Again, there's no per task TSS (actually, it's enough to have a single TSS per CPU core, no matter how many tasks are scheduled on that core), and there's no such thing as hardware task switch, from Intel Manual page 9-19:
"However, the task switching mechanism available in protected mode is not supported in 64-bit mode.
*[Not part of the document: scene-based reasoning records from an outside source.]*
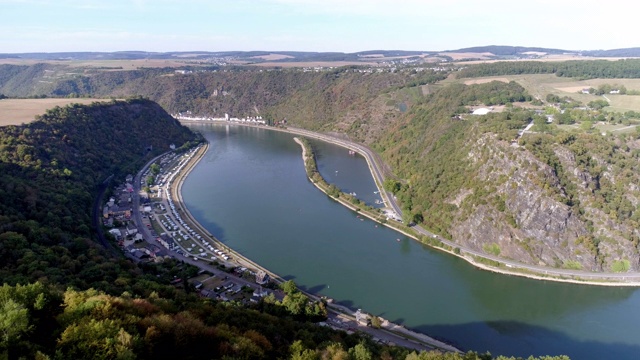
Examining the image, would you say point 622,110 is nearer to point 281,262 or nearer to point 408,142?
point 408,142

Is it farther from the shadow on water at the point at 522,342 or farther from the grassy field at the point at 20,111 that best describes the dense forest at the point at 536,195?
the grassy field at the point at 20,111

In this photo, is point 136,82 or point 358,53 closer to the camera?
point 136,82

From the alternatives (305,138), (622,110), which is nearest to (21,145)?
(305,138)

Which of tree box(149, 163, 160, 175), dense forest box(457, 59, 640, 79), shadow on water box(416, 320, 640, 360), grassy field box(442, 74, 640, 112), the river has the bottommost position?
shadow on water box(416, 320, 640, 360)

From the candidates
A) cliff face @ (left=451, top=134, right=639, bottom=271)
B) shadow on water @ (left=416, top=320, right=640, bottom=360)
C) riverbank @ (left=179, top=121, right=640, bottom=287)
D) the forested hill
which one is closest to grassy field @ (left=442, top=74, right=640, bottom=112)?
cliff face @ (left=451, top=134, right=639, bottom=271)

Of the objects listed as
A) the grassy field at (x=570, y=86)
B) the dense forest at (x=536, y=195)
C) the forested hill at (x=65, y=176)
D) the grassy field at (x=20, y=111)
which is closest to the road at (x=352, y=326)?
the forested hill at (x=65, y=176)

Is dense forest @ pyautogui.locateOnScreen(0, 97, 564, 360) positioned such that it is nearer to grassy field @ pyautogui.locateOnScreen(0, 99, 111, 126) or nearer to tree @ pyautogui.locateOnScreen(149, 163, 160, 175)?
grassy field @ pyautogui.locateOnScreen(0, 99, 111, 126)
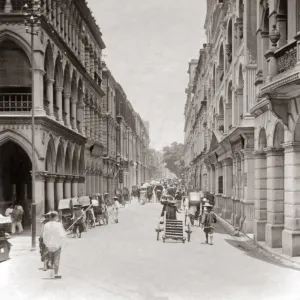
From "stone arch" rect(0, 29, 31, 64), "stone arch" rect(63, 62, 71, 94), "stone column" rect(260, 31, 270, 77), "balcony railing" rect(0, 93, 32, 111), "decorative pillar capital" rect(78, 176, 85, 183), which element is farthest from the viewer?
"decorative pillar capital" rect(78, 176, 85, 183)

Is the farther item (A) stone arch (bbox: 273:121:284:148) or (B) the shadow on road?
(A) stone arch (bbox: 273:121:284:148)

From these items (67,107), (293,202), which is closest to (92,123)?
(67,107)

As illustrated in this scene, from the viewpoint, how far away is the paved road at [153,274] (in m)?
10.9

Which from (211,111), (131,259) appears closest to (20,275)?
(131,259)

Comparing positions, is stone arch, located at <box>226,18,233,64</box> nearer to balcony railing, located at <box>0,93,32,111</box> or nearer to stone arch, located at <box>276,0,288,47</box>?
balcony railing, located at <box>0,93,32,111</box>

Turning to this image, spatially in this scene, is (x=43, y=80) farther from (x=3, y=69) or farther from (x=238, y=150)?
(x=238, y=150)

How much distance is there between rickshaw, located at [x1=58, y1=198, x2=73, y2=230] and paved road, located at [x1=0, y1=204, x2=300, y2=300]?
14.5 ft

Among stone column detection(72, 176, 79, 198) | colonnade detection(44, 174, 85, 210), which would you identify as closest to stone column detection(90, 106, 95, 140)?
colonnade detection(44, 174, 85, 210)

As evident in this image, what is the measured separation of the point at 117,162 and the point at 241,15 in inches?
1289

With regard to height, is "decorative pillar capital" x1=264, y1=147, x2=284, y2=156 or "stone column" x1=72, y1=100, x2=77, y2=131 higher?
"stone column" x1=72, y1=100, x2=77, y2=131

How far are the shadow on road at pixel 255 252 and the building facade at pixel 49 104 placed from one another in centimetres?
773

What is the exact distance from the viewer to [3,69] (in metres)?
25.0

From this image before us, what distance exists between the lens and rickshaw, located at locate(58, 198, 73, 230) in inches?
973

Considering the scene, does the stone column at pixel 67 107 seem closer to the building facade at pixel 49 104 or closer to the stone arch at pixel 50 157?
the building facade at pixel 49 104
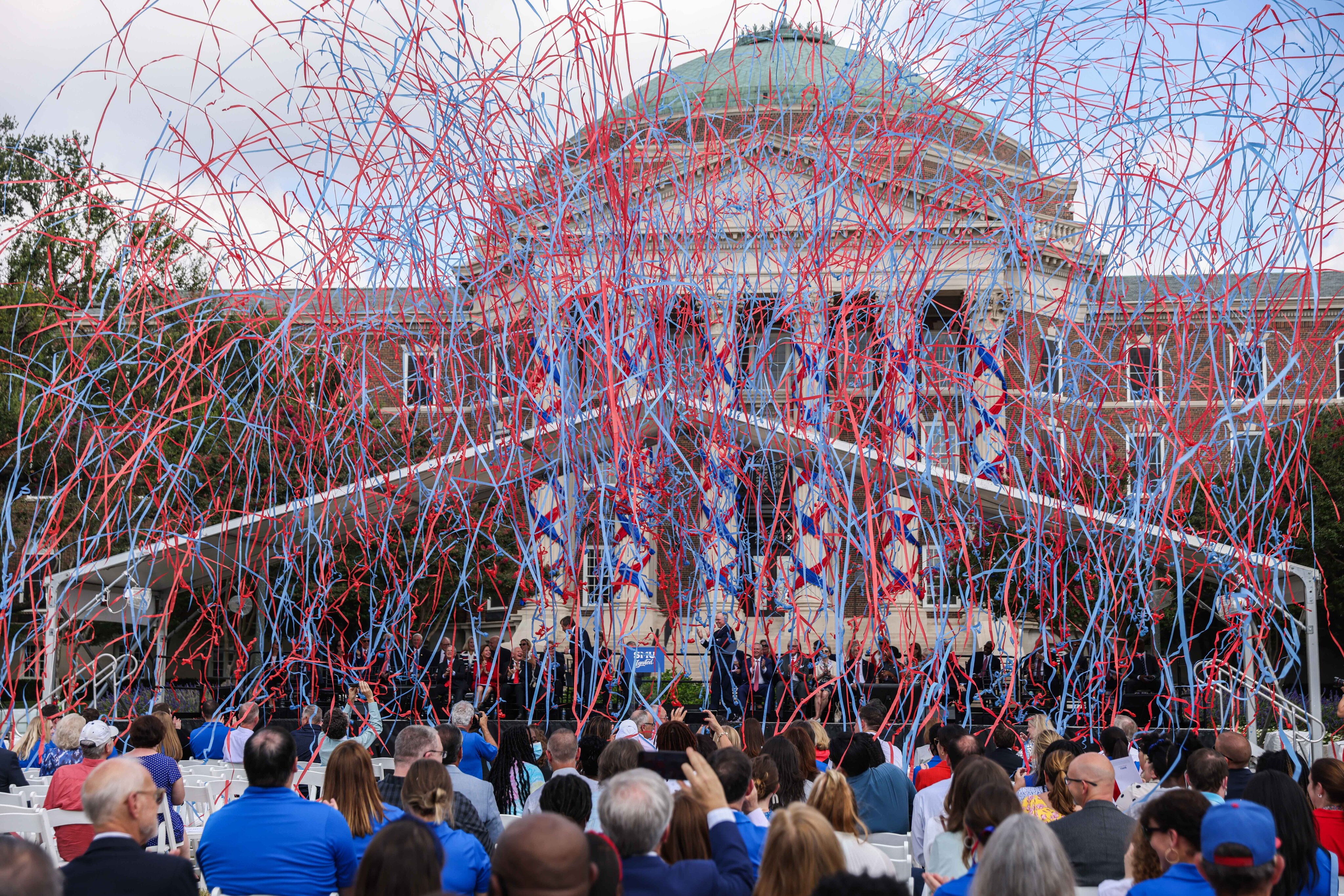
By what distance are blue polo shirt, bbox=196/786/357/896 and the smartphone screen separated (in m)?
0.61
Task management and switching must be performed by software."

Only you have not only 64-bit tasks in your system, but also 32-bit ones. That's what they can trigger writing to this TSS page. Therefore, it is clean and in write-copy mode.

18 Jun 2025, 16:10

bzt

Joined: 09 Nov 2018
Posts: 90

bzt 18 Jun 2025, 16:35

macomics wrote:

Only you have not only 64-bit tasks in your system, but also 32-bit ones.

Nope, in long mode you only have 64-bit tasks, nothing else. If you want 32-bit tasks as well, then your kernel must implement compatibility mode (not the same as protected mode).

macomics wrote:

That's what they can trigger writing to this TSS page.
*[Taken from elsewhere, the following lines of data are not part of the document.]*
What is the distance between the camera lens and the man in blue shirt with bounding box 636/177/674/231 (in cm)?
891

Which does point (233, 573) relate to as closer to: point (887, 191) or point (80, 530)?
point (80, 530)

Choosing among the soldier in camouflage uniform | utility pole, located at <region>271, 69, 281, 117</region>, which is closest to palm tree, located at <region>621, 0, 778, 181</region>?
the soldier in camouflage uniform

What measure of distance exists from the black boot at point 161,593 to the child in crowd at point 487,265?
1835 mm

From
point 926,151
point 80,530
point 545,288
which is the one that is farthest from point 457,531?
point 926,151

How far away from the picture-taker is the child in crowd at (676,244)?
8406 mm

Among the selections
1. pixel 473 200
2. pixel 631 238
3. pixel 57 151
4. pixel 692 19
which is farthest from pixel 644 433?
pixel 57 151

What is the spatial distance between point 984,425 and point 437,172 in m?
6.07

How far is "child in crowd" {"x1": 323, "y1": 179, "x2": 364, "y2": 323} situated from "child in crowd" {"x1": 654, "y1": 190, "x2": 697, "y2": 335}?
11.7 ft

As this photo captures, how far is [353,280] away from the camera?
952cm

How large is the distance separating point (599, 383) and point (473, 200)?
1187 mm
Nope, compatibility mode does not support hardware task switch either, see Intel Manual Vol 2A, page 3-141:
"Note that a CALL instruction can not be used to cause a task switch in compatibility mode since task switches are not supported in IA-32e mode."

Like I said, 64-mode is tricky, because they have repurposed the structures but kept the nomenclature. In 32-bit emulation mode only user level is the same, but kernel level is very different than protected mode.

18 Jun 2025, 16:35

Core i7

Joined: 14 Nov 2024
Posts: 111
Location: Socket on motherboard

Core i7 18 Jun 2025, 17:46

macomics wrote:

Therefore, it is clean and in write-copy mode.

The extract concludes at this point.